What was your favourite piece of play equipment down the park as a kid?And have you been tempted to go and try said ride out as an adult?


----------



## Aunt Bea (Oct 17, 2018)

I always liked these playground spinner contraptions, plenty of steel, sharp edges and peeling lead paint to make survival a challenge.

I have no desire to go back to the local playground.

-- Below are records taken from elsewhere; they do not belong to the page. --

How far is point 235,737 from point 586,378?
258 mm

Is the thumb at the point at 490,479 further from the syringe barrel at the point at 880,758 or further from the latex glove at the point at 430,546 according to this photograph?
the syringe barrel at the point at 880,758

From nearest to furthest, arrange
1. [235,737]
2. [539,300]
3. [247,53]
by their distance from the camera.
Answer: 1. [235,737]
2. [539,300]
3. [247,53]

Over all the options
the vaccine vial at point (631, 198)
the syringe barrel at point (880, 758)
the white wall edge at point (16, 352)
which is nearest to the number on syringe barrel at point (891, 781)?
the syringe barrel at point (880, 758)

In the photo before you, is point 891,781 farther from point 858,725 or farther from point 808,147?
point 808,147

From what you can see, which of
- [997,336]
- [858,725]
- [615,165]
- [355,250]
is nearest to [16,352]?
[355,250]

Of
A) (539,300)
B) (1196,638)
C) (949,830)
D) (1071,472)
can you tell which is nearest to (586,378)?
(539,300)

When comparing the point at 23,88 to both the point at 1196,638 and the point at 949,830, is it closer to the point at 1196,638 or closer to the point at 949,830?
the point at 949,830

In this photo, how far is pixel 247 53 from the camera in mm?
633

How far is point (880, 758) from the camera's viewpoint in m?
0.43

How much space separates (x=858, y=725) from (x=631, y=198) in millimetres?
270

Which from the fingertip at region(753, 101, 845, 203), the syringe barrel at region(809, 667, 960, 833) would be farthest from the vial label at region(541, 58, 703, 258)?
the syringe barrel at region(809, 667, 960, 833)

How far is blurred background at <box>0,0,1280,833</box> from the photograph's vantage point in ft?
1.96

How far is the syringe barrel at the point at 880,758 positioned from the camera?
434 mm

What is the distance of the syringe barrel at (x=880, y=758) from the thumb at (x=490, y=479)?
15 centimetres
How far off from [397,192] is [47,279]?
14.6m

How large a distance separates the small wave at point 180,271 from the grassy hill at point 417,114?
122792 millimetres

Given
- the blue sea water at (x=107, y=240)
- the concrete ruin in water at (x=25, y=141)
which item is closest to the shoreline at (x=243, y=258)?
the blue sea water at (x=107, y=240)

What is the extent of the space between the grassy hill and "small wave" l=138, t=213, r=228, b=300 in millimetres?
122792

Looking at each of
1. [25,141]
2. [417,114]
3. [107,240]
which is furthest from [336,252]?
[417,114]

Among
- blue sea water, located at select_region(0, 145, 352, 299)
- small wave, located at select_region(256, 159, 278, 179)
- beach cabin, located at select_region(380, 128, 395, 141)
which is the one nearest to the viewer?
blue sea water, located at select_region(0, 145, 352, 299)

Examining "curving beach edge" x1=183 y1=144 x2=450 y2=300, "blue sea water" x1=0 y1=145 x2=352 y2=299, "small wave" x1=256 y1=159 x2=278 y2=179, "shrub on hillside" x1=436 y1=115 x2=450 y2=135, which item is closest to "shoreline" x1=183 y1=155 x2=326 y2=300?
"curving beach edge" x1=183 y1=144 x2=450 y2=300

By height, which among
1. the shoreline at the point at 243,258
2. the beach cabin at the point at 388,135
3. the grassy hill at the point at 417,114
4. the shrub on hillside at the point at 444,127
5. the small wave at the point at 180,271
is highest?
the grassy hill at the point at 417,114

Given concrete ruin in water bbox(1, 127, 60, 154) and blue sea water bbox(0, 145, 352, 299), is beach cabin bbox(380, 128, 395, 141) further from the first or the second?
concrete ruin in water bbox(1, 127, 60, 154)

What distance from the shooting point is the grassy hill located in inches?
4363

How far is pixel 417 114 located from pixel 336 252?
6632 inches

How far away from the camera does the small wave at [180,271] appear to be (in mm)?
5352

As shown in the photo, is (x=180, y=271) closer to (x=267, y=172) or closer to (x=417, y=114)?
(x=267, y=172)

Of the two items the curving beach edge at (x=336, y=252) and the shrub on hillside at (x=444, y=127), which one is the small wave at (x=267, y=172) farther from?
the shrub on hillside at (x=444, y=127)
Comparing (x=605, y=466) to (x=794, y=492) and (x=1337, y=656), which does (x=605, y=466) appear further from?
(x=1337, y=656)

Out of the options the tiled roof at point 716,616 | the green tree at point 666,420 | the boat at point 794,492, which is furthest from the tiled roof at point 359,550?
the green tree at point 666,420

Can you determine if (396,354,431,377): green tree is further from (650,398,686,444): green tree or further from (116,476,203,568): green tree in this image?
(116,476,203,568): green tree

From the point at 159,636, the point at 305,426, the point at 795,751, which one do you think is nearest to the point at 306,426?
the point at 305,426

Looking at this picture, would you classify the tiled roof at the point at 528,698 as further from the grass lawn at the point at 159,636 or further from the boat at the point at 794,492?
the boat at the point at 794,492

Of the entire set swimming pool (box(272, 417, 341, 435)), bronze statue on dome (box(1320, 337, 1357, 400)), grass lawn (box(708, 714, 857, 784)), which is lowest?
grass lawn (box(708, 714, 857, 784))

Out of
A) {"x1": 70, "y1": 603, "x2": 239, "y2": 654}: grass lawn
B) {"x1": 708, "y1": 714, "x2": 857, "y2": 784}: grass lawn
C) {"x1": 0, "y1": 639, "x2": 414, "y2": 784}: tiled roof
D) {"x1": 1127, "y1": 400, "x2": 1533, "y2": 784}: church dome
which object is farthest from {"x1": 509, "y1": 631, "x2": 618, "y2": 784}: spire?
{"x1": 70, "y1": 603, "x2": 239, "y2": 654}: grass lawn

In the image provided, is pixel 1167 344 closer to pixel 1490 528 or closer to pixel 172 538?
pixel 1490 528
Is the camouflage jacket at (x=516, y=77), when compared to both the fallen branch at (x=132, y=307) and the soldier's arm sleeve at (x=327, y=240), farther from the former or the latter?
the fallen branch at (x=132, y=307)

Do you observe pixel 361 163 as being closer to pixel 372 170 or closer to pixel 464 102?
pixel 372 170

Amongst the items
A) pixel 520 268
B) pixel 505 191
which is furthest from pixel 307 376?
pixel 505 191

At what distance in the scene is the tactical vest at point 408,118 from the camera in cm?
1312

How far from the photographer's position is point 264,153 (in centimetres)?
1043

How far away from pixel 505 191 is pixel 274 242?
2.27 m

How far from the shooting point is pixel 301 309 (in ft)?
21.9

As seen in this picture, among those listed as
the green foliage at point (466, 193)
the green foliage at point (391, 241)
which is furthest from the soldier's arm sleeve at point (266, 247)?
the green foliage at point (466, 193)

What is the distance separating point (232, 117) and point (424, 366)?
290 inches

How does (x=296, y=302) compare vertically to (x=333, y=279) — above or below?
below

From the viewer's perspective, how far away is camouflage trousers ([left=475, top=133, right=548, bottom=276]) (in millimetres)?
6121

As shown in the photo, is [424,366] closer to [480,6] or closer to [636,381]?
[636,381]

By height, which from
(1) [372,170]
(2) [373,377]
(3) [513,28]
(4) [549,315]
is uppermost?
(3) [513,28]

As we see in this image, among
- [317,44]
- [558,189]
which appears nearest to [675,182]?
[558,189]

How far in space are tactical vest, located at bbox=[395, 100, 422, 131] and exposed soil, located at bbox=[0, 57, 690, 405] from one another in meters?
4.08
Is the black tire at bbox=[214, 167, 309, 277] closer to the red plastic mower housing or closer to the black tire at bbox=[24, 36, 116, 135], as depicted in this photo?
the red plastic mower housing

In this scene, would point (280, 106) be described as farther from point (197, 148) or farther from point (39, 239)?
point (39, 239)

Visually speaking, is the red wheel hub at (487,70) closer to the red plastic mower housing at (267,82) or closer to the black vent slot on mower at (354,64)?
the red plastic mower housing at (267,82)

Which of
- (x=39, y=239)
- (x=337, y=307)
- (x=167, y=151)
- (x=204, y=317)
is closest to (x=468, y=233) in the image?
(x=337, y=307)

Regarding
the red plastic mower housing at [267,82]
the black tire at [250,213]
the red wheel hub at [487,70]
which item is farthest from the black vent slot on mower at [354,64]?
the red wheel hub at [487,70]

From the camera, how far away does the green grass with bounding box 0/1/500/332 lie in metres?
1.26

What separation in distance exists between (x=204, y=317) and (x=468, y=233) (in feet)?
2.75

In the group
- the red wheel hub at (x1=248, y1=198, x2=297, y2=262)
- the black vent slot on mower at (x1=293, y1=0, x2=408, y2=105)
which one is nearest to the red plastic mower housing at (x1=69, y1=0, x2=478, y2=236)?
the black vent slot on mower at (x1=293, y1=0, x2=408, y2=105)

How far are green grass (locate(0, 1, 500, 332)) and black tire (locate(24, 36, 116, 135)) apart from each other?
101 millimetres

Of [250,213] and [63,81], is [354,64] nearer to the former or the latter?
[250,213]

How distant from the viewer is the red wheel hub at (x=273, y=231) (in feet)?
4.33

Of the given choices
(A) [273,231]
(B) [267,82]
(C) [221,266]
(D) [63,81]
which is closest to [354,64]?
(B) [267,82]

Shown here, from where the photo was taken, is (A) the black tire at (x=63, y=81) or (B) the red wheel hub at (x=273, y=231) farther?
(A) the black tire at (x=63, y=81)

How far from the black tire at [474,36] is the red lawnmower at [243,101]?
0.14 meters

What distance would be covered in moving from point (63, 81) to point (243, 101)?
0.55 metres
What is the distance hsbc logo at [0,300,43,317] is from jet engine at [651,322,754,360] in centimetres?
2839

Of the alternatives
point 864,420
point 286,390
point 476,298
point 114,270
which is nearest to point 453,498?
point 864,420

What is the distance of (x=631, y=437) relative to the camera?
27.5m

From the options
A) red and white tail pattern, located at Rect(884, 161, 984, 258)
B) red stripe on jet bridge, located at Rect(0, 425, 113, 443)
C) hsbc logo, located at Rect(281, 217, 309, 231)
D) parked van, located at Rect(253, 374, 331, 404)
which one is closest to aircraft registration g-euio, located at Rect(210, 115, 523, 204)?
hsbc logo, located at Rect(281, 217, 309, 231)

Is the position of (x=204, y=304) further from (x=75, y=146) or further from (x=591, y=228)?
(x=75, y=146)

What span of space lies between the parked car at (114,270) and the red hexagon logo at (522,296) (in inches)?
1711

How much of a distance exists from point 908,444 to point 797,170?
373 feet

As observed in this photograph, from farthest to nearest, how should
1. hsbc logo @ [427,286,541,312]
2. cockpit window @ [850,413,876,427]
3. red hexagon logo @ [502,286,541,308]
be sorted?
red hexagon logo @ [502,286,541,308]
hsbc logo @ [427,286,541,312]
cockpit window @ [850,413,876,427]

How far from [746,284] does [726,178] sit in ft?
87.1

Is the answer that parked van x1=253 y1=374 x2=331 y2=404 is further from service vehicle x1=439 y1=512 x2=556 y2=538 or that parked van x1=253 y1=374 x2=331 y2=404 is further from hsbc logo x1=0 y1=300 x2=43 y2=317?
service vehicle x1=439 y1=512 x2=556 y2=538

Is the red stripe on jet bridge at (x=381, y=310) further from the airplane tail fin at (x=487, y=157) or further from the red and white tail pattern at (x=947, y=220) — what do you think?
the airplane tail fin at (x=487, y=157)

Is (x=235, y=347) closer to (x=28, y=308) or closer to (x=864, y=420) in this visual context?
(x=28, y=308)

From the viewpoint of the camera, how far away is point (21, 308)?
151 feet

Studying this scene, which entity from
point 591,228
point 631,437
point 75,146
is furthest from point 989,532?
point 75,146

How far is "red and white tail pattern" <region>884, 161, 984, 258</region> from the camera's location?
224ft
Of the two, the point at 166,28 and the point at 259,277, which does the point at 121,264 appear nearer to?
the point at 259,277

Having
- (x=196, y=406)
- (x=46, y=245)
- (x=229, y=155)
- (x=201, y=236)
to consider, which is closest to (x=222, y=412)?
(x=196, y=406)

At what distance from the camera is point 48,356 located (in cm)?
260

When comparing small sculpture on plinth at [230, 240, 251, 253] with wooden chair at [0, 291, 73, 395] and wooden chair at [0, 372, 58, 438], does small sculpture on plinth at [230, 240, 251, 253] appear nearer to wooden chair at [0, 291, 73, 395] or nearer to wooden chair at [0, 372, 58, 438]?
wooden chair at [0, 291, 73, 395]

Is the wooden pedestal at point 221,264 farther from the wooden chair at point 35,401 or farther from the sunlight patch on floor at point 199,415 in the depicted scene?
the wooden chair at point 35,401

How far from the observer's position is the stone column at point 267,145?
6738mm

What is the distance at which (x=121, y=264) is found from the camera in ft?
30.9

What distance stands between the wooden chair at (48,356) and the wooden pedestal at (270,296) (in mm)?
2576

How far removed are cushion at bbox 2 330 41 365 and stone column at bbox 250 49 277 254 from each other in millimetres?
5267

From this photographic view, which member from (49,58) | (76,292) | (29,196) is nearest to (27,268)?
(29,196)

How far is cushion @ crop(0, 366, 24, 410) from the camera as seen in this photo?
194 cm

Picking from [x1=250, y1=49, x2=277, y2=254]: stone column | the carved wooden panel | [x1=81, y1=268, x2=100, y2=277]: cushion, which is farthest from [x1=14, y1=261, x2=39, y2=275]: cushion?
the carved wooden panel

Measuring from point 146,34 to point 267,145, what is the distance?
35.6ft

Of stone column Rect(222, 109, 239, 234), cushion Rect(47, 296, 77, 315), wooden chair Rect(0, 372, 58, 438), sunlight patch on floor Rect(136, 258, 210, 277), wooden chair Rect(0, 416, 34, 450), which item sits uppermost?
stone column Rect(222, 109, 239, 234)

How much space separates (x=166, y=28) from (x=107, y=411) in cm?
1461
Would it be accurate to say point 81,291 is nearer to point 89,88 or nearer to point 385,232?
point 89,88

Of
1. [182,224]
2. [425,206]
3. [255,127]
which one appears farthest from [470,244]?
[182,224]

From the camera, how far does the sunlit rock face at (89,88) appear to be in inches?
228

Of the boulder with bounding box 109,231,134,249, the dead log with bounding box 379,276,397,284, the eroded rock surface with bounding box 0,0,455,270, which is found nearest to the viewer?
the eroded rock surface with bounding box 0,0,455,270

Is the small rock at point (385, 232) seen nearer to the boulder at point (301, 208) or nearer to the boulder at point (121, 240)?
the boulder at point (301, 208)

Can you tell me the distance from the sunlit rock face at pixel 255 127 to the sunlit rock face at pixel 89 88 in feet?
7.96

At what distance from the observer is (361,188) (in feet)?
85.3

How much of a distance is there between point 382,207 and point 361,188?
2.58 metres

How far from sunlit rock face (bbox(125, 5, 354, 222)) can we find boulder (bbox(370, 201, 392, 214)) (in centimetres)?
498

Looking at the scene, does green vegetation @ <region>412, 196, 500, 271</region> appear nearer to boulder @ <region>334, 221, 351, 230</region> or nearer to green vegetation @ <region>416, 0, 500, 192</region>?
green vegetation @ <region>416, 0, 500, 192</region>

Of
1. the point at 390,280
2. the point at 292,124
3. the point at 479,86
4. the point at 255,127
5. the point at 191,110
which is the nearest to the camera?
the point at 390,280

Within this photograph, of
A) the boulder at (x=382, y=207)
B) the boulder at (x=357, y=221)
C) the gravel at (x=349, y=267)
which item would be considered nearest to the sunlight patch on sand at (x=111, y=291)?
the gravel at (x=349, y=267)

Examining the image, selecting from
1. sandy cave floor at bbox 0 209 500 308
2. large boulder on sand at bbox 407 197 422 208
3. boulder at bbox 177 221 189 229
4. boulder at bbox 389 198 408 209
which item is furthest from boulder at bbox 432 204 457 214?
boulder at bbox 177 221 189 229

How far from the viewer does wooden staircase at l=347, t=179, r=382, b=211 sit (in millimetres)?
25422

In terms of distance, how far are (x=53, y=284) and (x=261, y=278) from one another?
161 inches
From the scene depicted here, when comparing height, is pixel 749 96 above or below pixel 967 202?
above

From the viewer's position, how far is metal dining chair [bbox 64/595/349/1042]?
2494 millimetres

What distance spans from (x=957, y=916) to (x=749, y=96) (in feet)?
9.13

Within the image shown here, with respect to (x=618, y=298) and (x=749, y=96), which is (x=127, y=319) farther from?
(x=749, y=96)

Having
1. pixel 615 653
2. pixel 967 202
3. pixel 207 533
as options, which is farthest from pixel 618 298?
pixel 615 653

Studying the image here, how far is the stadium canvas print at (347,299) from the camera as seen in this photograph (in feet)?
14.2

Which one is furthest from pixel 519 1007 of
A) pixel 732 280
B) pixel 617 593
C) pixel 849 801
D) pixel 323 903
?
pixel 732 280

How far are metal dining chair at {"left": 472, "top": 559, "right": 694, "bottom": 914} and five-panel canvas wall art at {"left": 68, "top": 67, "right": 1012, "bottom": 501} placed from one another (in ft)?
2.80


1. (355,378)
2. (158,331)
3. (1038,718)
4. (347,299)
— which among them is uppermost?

The old swings would be a close second, they were always good for a clunk on the noggin!


----------



## Pappy (Oct 17, 2018)

This was always good for a broken bone or two.


----------



## hollydolly (Oct 17, 2018)

Furryanimal said:


> What was your favourite piece of play equipment down the park as a kid?And have you been tempted to go and try said ride out as an adult?
> View attachment 58044



That was my favourite... but due to H&S they no longer have those, so I couldn't be tempted to go on one even if I had the urge..


----------



## moviequeen1 (Oct 17, 2018)

Sorry,I don't have a picture,but I enjoyed going down a slide
When I was a volunteer at my church's early childhood daycare facility,the kids in my class always laughed when they saw me go down the slide. It took me a bit longer to get up then when I was their age LOL! Sue


----------



## Pappy (Oct 17, 2018)

moviequeen1 said:


> Sorry,I don't have a picture,but I enjoyed going down a slide
> When I was a volunteer at my church's early childhood daycare facility,the kids in my class always laughed when they saw me go down the slide. It took me a bit longer to get up then when I was their age LOL! Sue



Remember how hot those old metal slides got? Burned your rear and legs all the way to the bottom.


----------



## Wren (Oct 17, 2018)

I was a real wimp as a kid so the swings would’ve been about my limit, and not too high in case I fell off ! mg1:


----------



## RadishRose (Oct 17, 2018)

Swings! Yes I have used them several times as an adult.


----------



## CeeCee (Oct 17, 2018)

I liked the swings, seesaws, and the monkey bars.

Did not like the thing that goes around ...think Bea called it a spinner.


----------



## jujube (Oct 17, 2018)

Grandma used to save her wax paper bread wrappers for us to take to the park.  We'd slide down the metal slide a few times sitting on those wrappers and that slide would be slick as ice for a while.  And, yes, I do remember the smell of cooking flesh from sitting on hot metal playground equipment.


----------



## Olivia (Oct 17, 2018)

The maypole, definitely! I would swing on one again if  I could find one. The one I remember was all steal, high, and very sturdy. Loved it.


----------



## twinkles (Oct 17, 2018)

i remember getting on the merry go round things-- some big kids would come along and keep the thing spinning real fast so we couldnt get off---when we did get off we were pukey sick and dizzy and had to go home


----------



## moviequeen1 (Oct 17, 2018)

Pappy said:


> Remember how hot those old metal slides got? Burned your rear and legs all the way to the bottom.


 
absolutely,forgot about that Sue


----------



## Furryanimal (Oct 17, 2018)

CeeCee said:


> I liked the swings, seesaws, and the monkey bars.
> 
> Did not like the thing that goes around ...think Bea called it a spinner.


Yeah-we called them roundabouts.Liked to get them going really fast and then throw ourselves off!Madness...
Twinkles is talking about the same thing.


----------



## Furryanimal (Oct 17, 2018)

Olivia said:


> The maypole, definitely! I would swing on one again if  I could find one. The one I remember was all steal, high, and very sturdy. Loved it.
> 
> View attachment 58076


i remember those.Could never hang on for long.


----------



## Olivia (Oct 17, 2018)

Furryanimal said:


> i remember those.Could never hang on for long.



I should probably give it a second thought. I'm no longer eleven.


----------